- Label from South African single

Single by Bee Gees

from the album Odessa
- B-side: "Melody Fair"
- Released: July 1969 (South Africa)
- Recorded: 15 August, November 1968
- Genre: Country rock, roots rock
- Label: Polydor Atco (Atco Records)
- Songwriter: Barry, Robin & Maurice Gibb
- Producers: Robert Stigwood, Bee Gees

= Marley Purt Drive =

"Marley Purt Drive" is a song recorded by the Bee Gees, It was written by Barry, Robin & Maurice Gibb and released in March 1969 on the album Odessa. It was released in stereo in the United States in January and its mono version was released in the United Kingdom in March. The remastered version of this song was released on 27 February 2009 on Reprise Records.

Originally titled "Marley Purt Drive (Area Code 213)", the song is about a married man in poverty with fifteen children who takes a drive out to Pasadena one Sunday to get some relief from the situation only to return and find he now has twenty more children to look after, thus creating "An orphanage [with] 35 kids.

==Recording and structure==
For the recording of the song, the basic instrumental line-up of Barry and Maurice Gibb, Vince Melouney and Colin Petersen were joined by bluegrass musician Bill Keith on banjo. This song was recorded in New York City at Atlantic Studios. Two recordings are available, the earlier of these was recorded on August 15 and later appeared on Sketches for Odessa in 2006. The version released on the album was finished at IBC Studios in London in November with the orchestra. Barry later explained the recording of "Marley Purt Drive" in a 24 March 2001 interview with Billboard, "['Marley Purt Drive'] had a country violinist and banjo player on it because we were listening to American country music at that time".

It was released as a single in South Africa in July 1969, backed with "Melody Fair". The song's demo is entitled Alternate Mix on Sketches for Odessa and begins with a false start followed by one count but then goes into an almost identical intro. The mix is not really different, and lyrics are the same.

==Release==
This song, owing something to The Band's 1968 hit "The Weight", later appeared on the charity compilation album called No One's Gonna Change Our World released on December 12, 1969.

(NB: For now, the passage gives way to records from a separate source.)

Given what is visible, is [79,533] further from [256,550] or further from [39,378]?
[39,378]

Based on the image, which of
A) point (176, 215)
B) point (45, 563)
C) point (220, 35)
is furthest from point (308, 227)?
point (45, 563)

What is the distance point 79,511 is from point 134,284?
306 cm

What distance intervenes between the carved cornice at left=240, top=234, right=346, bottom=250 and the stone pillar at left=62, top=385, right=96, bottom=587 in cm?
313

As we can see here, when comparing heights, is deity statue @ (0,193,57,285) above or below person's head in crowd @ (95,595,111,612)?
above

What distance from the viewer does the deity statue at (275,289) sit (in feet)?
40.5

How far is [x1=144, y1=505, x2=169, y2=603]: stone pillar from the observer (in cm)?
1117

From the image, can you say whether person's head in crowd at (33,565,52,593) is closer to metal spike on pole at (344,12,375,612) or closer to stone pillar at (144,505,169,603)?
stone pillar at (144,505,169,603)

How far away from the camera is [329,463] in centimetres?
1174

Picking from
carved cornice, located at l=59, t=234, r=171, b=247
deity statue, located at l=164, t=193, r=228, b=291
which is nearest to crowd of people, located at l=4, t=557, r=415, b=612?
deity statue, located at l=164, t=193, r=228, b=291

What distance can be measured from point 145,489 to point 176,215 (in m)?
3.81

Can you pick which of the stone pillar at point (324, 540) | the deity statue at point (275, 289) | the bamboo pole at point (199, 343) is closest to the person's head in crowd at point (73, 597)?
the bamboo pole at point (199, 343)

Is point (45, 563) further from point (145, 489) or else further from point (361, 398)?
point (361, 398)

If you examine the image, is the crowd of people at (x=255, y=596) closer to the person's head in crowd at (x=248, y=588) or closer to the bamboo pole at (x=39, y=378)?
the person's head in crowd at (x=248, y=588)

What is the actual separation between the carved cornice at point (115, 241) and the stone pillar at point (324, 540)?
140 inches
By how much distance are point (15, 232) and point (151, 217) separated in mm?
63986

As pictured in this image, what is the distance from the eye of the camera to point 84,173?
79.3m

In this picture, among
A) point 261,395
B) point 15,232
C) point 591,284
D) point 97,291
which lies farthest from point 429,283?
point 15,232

On 6 November 1974, they performed the song in Sapporo, Japan during their Mr. Natural tour. In 2009, Barry Gibb performed the song for the rehearsal for the Love and Hope Ball.

==Personnel==
- Barry Gibb – lead vocals, guitar
- Vince Melouney – guitar
- Maurice Gibb – bass guitar, backing vocals
- Bill Keith – banjo
- Colin Petersen – drums
- Robin Gibb – backing vocals

==Cover versions==
- Puerto Rican singer José Feliciano recorded perhaps the best known cover of "Marley Purt Drive". His version was released as a single in the US and Germany on July 19, 1969 on RCA Records. and around the world. The single charted in many countries including the US, Canada, Australia, Brazil and Malaysia where it was a top ten hit
- Bonnie St. Claire released this song as a single in 1969 on Philips Records. The B-side was "Let Me Come Back Home, Mama", a non-Gibb song. Their version was included on The Best Of Bonnie St. Claire (1970).
- Victor Scott covered this song under the title "Fifteen Kids" backed with "Love is All I Have" on Decca Records in 1970. This record was only released in Germany.
- David Frizzell brought out a version on the B-side of "Little Toy Trains" in 1969 on Columbia Records.
- Equipe 84 covered this song under the title "Pomeriggio Ore 6" with unrelated lyrics, but only released in Italy on Dischi Ricordi.
- Lulu released a cover as the first track on her 1970 album New Routes. Her version features guitar work by Duane Allman. She was married to Maurice Gibb at the time.
- Jean Bouchéty's version appeared on his 1971 album The Rhythms Sounds And Melodies Of Jean Bouchéty (1971).

- Nash Chase's version was released on his self-titled album in 1970.

- July Paul covered this song in 2021 on Goshawk 66 Records. His version was released as a single in 2021, on the album Best Summer Of My Life in 2013 and also on the album Summer Feeling in 2016.